In order to more clearly illustrate the detailed description of the invention or the technical solutions in the prior art, the drawings that are needed in the detailed description of the invention or the prior art will be briefly described below. Throughout the drawings, like elements or portions are generally identified by like reference numerals. In the drawings, elements or portions are not necessarily drawn to scale.

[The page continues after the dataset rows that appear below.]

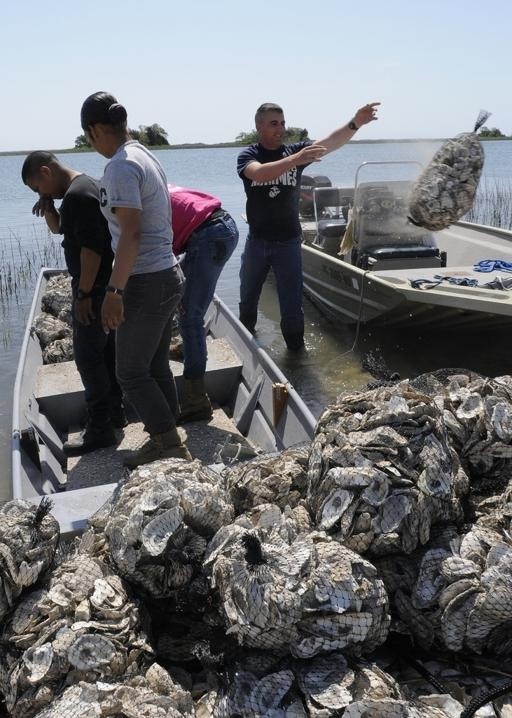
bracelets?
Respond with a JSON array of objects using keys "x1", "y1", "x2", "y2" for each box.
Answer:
[{"x1": 104, "y1": 284, "x2": 126, "y2": 297}]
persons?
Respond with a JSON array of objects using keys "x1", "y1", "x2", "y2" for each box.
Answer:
[
  {"x1": 20, "y1": 151, "x2": 129, "y2": 457},
  {"x1": 167, "y1": 181, "x2": 240, "y2": 426},
  {"x1": 80, "y1": 89, "x2": 194, "y2": 467},
  {"x1": 236, "y1": 100, "x2": 383, "y2": 349}
]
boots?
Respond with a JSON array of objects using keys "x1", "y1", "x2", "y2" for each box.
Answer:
[
  {"x1": 123, "y1": 427, "x2": 194, "y2": 471},
  {"x1": 176, "y1": 375, "x2": 213, "y2": 425},
  {"x1": 168, "y1": 337, "x2": 185, "y2": 359},
  {"x1": 62, "y1": 398, "x2": 128, "y2": 457}
]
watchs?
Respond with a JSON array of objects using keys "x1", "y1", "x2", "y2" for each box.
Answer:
[
  {"x1": 347, "y1": 120, "x2": 360, "y2": 132},
  {"x1": 75, "y1": 289, "x2": 93, "y2": 301}
]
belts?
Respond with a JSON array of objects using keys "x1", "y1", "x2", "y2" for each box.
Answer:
[{"x1": 189, "y1": 214, "x2": 231, "y2": 238}]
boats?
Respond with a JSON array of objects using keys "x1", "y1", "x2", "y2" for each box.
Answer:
[
  {"x1": 241, "y1": 162, "x2": 512, "y2": 336},
  {"x1": 13, "y1": 268, "x2": 323, "y2": 548}
]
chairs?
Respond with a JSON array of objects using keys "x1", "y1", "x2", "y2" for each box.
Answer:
[{"x1": 313, "y1": 180, "x2": 439, "y2": 257}]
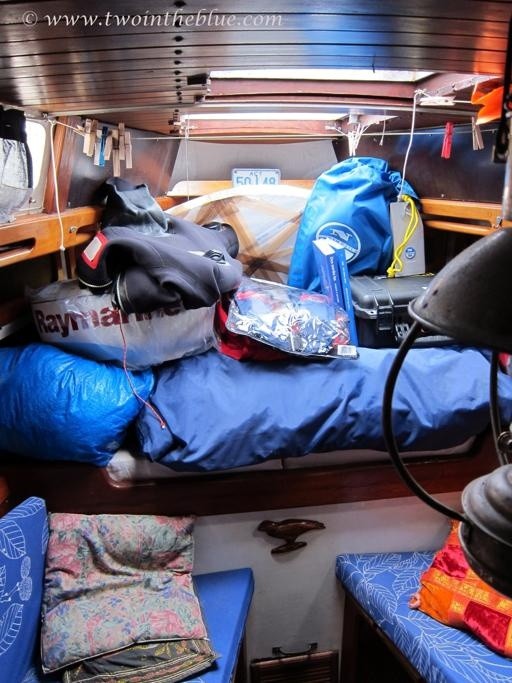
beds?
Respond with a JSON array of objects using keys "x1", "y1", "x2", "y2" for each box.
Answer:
[{"x1": 12, "y1": 447, "x2": 511, "y2": 682}]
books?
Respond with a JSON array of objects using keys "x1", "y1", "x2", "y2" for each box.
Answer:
[
  {"x1": 324, "y1": 239, "x2": 359, "y2": 347},
  {"x1": 312, "y1": 238, "x2": 344, "y2": 309}
]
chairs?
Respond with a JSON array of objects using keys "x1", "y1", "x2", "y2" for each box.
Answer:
[
  {"x1": 1, "y1": 493, "x2": 255, "y2": 682},
  {"x1": 333, "y1": 537, "x2": 511, "y2": 682}
]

FIG. 1 shows a schematic diagram of a long trilateral area route string;

fig. 2 is a flowchart illustrating a method for calculating flight trilateral crossing points based on an AMAN system according to a first embodiment of the present invention;

fig. 3 shows a block diagram of a system for calculating flight trilateral crossing points based on an AMAN system according to another embodiment of the present invention;

fig. 4 shows a block diagram of an intelligent terminal according to another embodiment of the present invention.

Detailed Description

The technical solutions in the embodiments of the present invention will be clearly and completely described below with reference to the drawings in the embodiments of the present invention, and it is obvious that the described embodiments are some, not all, embodiments of the present invention. All other embodiments, which can be derived by a person skilled in the art from the embodiments given herein without making any creative effort, shall fall within the protection scope of the present invention.

It will be understood that the terms "comprises" and/or "comprising," when used in this specification and the appended claims, specify the presence of stated features, integers, steps, operations, elements, and/or components, but do not preclude the presence or addition of one or more other features, integers, steps, operations, elements, components, and/or groups thereof.

It is also to be understood that the terminology used in the description of the invention herein is for the purpose of describing particular embodiments only and is not intended to be limiting of the invention. As used in the specification of the present invention and the appended claims, the singular forms "a," "an," and "the" are intended to include the plural forms as well, unless the context clearly indicates otherwise.

It should be further understood that the term "and/or" as used in this specification and the appended claims refers to and includes any and all possible combinations of one or more of the associated listed items.

As used in this specification and the appended claims, the term "if" may be interpreted contextually as "when", "upon" or "in response to a determination" or "in response to a detection". Similarly, the phrase "if it is determined" or "if a [ described condition or event ] is detected" may be interpreted contextually to mean "upon determining" or "in response to determining" or "upon detecting [ described condition or event ]" or "in response to detecting [ described condition or event ]".

It is to be noted that, unless otherwise specified, technical or scientific terms used herein shall have the ordinary meaning as understood by those skilled in the art to which the invention pertains.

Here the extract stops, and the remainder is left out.